Redis, Sinatra, TwitterAPI

TweetGrabber – a Live Tweet Capturer using REDIS+SINATRA+TwitterAPI

Twitter has become one of the powerfull social networking site. And people do share a lot of good info’s here. Even people reports outages of various sites and services in Twitter. Many of the tech companies do have a valid accounts to keep track of user’s comments on their services/products and they even interacts with user’s. Website’s like “downrightnow.com”, uses Twitter as an information source to identify the outage of many famous websites and services. Even in our personal site’s we use Javascripts to display our tweets and other statuses. But since the Twitter API version 1.1, which needs ouath, many of the jquery plugins became obsolete. This time i got a requirement to built a system that keeps track of tweets based on custom keywords. But i wanted to shaw all the tweets in a category basis, but on a sinlge page, with some scrolling effects, at the same time the sroller should keeps on updating with tweets on a regular interval basis. Which means i’m more concerned about the new trends going on in the Twitter.

Since i’m a Rubyist, i decided to build a Ruby app with Sinatra web Frontend, one my favourite web frameworks.

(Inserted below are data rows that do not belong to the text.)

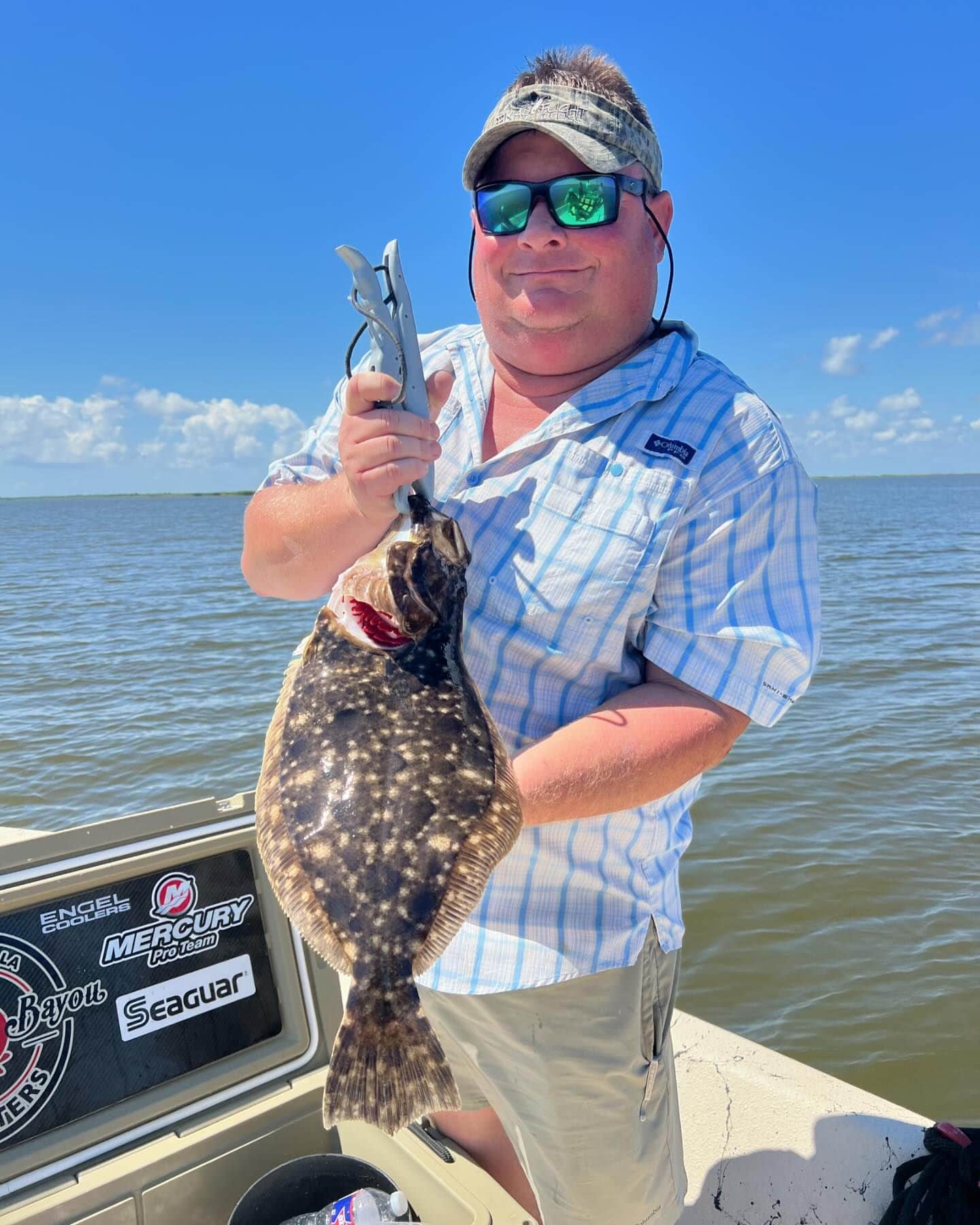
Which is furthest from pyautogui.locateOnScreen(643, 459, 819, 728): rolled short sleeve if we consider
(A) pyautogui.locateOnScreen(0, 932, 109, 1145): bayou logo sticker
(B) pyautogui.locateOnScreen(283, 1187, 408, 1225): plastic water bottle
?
(A) pyautogui.locateOnScreen(0, 932, 109, 1145): bayou logo sticker

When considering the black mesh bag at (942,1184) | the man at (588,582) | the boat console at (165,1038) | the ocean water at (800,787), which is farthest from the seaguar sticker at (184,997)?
the ocean water at (800,787)

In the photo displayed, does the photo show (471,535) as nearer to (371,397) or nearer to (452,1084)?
(371,397)

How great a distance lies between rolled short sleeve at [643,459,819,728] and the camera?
7.00 ft

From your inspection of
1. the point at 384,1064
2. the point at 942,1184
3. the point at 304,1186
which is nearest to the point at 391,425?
the point at 384,1064

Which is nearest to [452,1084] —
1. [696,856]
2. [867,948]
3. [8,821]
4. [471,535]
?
[471,535]

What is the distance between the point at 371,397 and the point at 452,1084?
131 cm

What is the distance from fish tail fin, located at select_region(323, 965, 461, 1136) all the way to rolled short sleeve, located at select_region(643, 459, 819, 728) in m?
1.00

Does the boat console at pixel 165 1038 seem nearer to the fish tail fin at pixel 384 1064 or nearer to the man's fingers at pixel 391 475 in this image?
the fish tail fin at pixel 384 1064

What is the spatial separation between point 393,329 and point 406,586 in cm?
51

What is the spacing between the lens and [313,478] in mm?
2416

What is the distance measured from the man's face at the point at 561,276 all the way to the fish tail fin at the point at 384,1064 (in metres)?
1.56

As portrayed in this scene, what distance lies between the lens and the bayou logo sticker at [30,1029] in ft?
8.12

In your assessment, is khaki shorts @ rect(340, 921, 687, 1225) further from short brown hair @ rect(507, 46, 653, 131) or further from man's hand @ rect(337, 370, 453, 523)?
short brown hair @ rect(507, 46, 653, 131)

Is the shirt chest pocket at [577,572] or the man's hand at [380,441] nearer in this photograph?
the man's hand at [380,441]
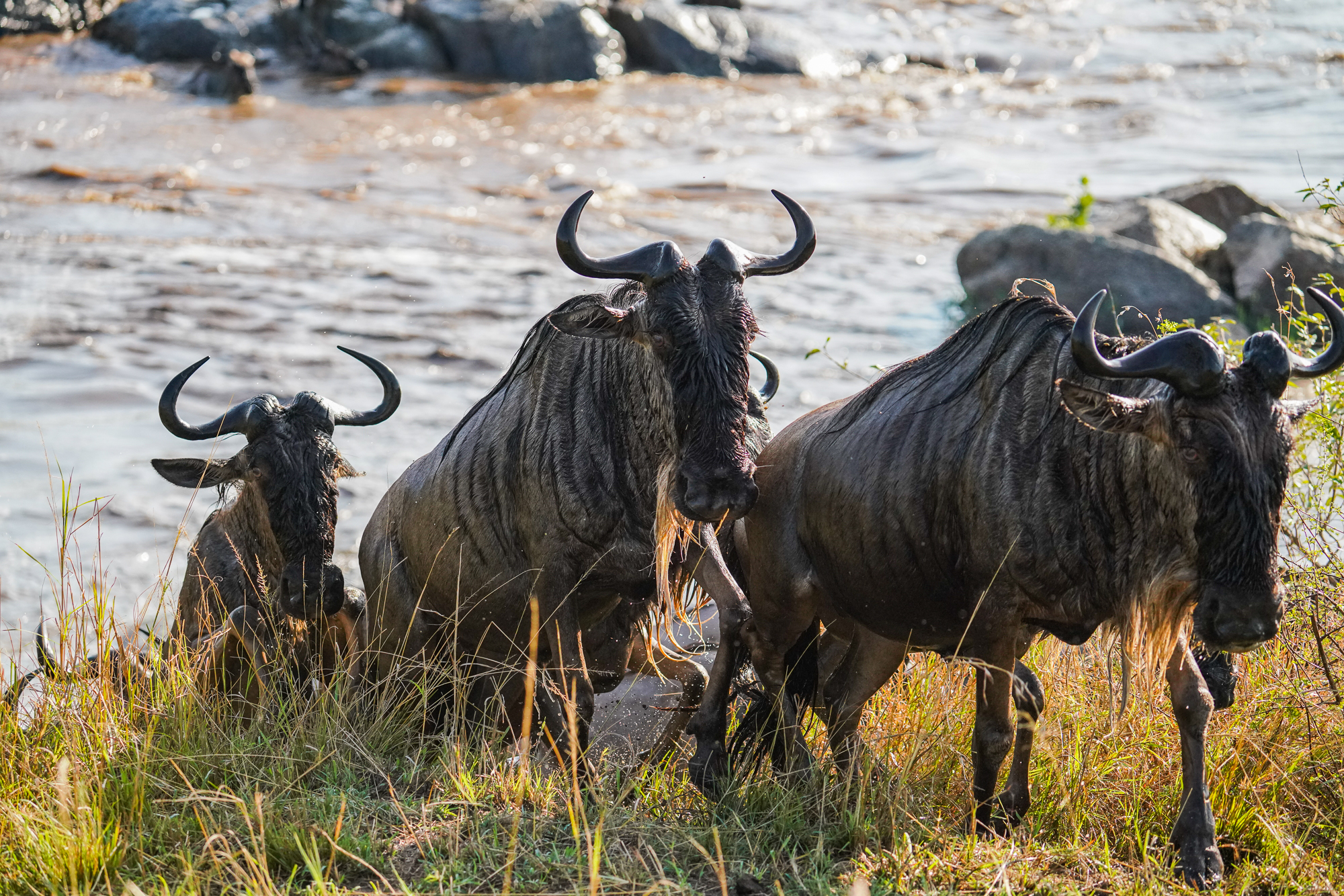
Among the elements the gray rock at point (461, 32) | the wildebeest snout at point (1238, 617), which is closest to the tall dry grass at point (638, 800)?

I’m hard lover of Redis, faster since it runs on ram, and i dont want to keep my old tweets. So, My app is pretty simple, there will a Feeder which will talk to Twitter’s API and get the Tweet’s these tweet’s will be then stored in Redis, The Sinatra Fronend will fetch the tweets, and will display it in a scrolling fashion on the front end. Since i’m a CLI junkie, i’m not familiar with HTMLs and UI’s, so i decided to go with Twitter Bootstrap to build the HTML pages.

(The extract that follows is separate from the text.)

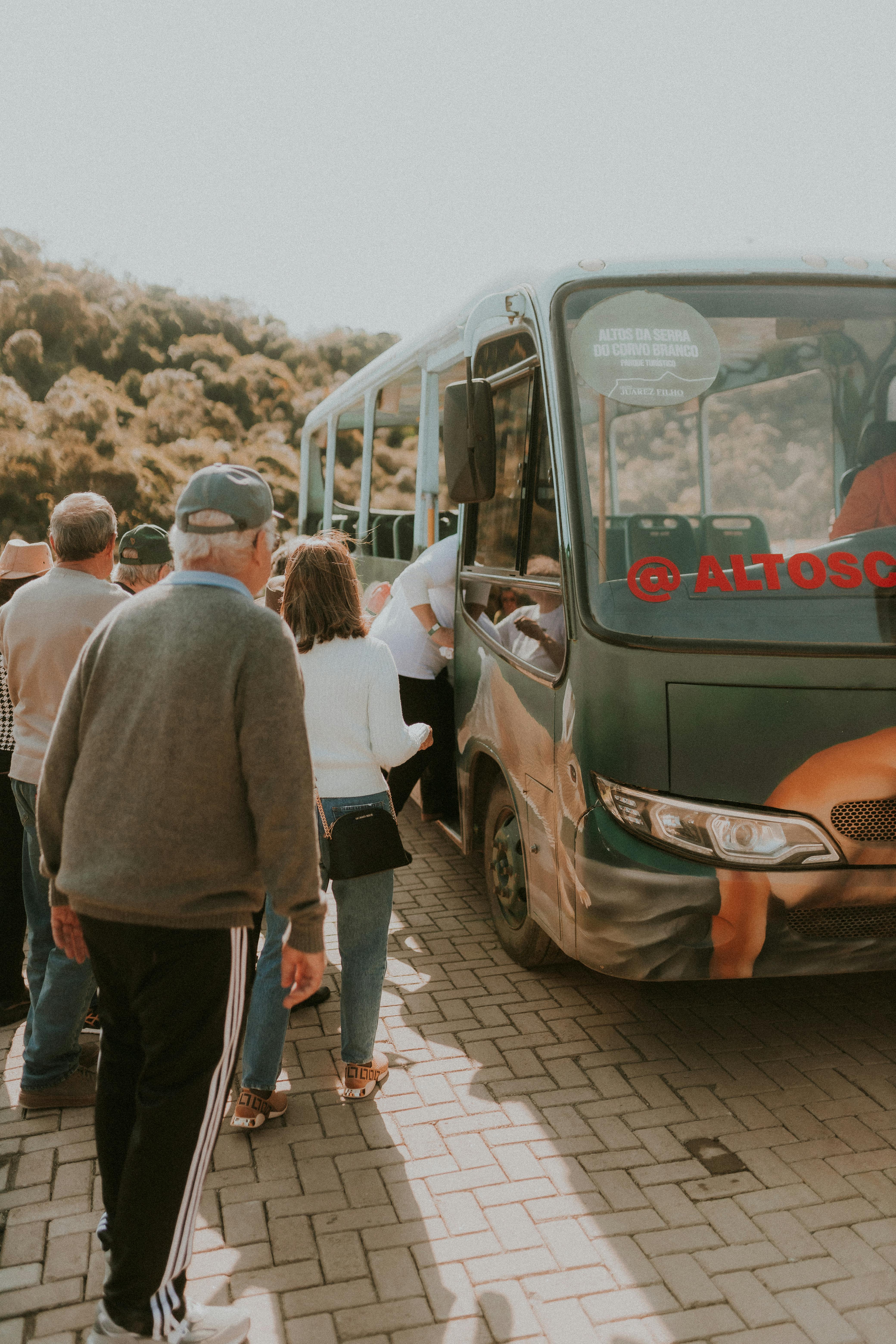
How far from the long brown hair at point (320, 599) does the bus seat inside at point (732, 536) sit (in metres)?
1.27

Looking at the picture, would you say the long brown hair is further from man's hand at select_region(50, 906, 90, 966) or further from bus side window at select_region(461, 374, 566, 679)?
man's hand at select_region(50, 906, 90, 966)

There is a Ruby gem called ”TweetStream” which works very well with Twitter API v1.1. So i’m going to use this gem to talk to Twitter. Below is the simple architecture diagram for my app.

Let’s see each components in detail.

Feeder

Feeder is a ruby script which constantly talks to Twitter API and grabs the latest streaming tweets based on the search keywords. Add all the grabbed tweets are then stored into the Redis database. Since i’ve to display teets corresponding to each keyword in separate scrolling fashions, i’m using separate redis database for each. So the Feeder has multiple ruby methods, where each method will be used for each keyword and writes into the corresponding Redis DB. Below is one of the Ruby Method in the Feeder script.

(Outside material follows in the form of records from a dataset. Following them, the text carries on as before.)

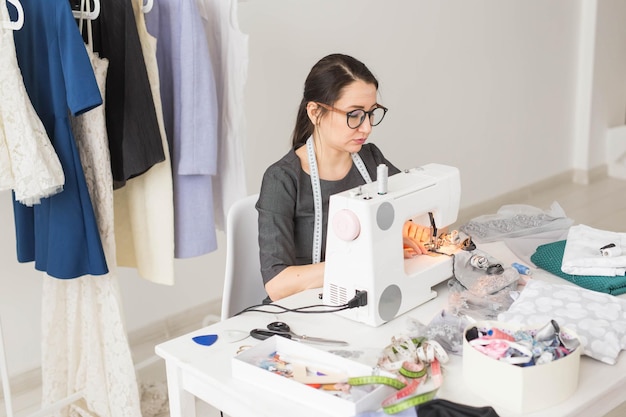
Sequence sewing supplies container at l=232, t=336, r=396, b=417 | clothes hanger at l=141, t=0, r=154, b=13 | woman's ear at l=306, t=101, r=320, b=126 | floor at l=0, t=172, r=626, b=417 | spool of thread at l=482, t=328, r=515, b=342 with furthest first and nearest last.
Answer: floor at l=0, t=172, r=626, b=417, clothes hanger at l=141, t=0, r=154, b=13, woman's ear at l=306, t=101, r=320, b=126, spool of thread at l=482, t=328, r=515, b=342, sewing supplies container at l=232, t=336, r=396, b=417

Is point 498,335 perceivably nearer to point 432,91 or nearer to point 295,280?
point 295,280

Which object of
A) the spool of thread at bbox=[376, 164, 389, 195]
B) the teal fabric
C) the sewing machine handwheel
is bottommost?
the teal fabric

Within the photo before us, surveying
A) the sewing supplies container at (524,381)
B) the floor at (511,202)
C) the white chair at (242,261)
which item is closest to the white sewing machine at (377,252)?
the sewing supplies container at (524,381)

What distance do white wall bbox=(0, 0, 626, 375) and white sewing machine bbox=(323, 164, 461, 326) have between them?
168 cm

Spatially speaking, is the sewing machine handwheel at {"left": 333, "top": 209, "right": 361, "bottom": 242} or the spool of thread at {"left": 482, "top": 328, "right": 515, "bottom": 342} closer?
the spool of thread at {"left": 482, "top": 328, "right": 515, "bottom": 342}

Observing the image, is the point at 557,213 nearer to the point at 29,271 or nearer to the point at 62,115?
the point at 62,115

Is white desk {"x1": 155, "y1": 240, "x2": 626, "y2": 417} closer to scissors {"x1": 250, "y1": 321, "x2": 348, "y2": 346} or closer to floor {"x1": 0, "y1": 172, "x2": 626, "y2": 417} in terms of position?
scissors {"x1": 250, "y1": 321, "x2": 348, "y2": 346}

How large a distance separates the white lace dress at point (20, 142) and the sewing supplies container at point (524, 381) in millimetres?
1298

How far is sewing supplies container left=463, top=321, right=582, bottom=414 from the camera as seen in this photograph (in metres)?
1.43

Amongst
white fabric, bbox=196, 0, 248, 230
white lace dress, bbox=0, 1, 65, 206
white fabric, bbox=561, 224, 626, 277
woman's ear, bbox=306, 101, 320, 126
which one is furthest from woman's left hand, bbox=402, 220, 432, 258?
white lace dress, bbox=0, 1, 65, 206

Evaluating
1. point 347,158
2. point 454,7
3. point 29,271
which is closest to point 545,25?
point 454,7

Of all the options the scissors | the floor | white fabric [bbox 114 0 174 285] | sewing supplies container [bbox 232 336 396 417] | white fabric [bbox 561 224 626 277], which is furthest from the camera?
the floor

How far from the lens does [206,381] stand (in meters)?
1.65

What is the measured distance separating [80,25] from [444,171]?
3.78 ft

                        #######  FEEDER ####### 

TweetStream.configure do |config|
  config.consumer_key       = 'xxxxxxxxxxxxxx'          => All these cosnumerkey,secret and oauth tokens have to be generated from
  config.consumer_secret    = 'xxxxxxxxxxxxxx'             the Twitter's API site, dev.twitter.com
  config.oauth_token        = 'xxxxxxxxxxxxxx'
  config.oauth_token_secret = 'xxxxxxxxxxxxxx'
end

def tweet_general
  TweetStream::Client.new.track('opensource') do |status|   =>  Thiss Tweatstream client will keep tracking the keyword "opensource"
    if ( status.lang == 'en' )
      push(
                'id' => status[:id],
               'text' => status.text,
               'username' => status.user.screen_name,
               'userid' => status.user[:id],
               'name' => status.user.name,
               'profile_image_url' => status.user.profile_image_url,
               'received_at' => Time.new.to_i,
               'user_link' => "http://twitter.com/"
             )
        end
  end
end
def push(data)
      @db = Redis.new
      @db.lpush('tweets_general', data.to_json)         => LPUSHing Tweets into the RedisDB
    end

Redis DB

In Redis, im going to use the LIST data type. LIST are simply list of strings, sorted by insertion order. It is possible to add elements to a Redis List pushing new elements on the head (on the left) or on the tail (on the right) of the list.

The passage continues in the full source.